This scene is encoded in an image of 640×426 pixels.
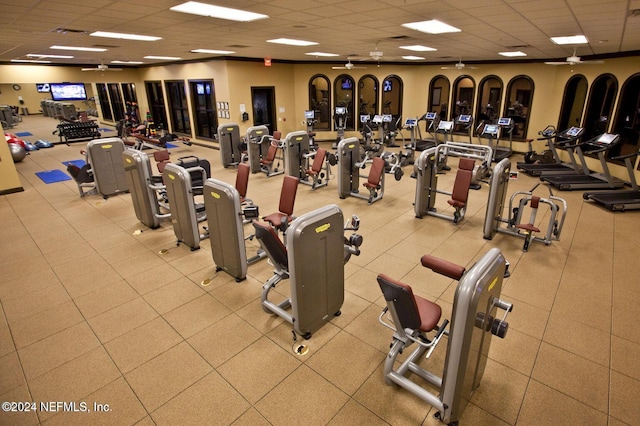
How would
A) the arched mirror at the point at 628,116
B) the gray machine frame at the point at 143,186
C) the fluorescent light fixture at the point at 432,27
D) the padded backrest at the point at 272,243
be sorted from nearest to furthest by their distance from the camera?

---

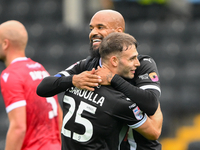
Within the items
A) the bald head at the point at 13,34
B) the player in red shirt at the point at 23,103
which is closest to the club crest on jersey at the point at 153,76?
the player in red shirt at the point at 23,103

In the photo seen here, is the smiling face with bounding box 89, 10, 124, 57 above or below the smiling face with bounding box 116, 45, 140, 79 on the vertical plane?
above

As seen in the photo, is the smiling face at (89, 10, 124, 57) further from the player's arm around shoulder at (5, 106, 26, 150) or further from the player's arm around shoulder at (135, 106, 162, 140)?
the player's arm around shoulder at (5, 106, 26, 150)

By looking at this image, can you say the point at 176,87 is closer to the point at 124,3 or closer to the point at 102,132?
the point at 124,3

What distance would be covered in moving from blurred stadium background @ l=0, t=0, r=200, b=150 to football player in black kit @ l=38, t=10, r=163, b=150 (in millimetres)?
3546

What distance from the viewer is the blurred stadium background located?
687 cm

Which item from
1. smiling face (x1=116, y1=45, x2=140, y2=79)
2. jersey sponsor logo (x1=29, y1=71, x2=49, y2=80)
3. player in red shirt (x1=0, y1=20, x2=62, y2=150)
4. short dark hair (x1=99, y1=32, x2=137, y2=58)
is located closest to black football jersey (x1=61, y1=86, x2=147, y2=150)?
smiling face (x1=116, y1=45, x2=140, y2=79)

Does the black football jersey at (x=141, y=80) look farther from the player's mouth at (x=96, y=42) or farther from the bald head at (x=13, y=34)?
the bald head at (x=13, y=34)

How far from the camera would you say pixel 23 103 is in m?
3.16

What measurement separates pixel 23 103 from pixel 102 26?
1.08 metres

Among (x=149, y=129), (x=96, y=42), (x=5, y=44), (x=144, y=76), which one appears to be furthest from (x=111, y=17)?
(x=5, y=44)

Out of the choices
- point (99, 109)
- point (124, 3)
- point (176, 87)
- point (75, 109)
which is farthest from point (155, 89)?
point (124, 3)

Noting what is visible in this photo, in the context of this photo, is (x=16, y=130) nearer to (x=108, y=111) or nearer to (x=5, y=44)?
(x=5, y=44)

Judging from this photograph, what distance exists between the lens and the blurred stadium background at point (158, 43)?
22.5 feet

_Aim of the exercise_. Print the data above word for word, starting with the line containing "This scene is" and ending with the line containing "be sorted from", both included. Omit the pictures.

_Full response_.
This scene is encoded in an image of 640×426 pixels.
How would
A) the arched mirror at the point at 628,116
B) the gray machine frame at the point at 143,186
C) the fluorescent light fixture at the point at 432,27
D) the padded backrest at the point at 272,243
be sorted from nearest to furthest by their distance from the camera?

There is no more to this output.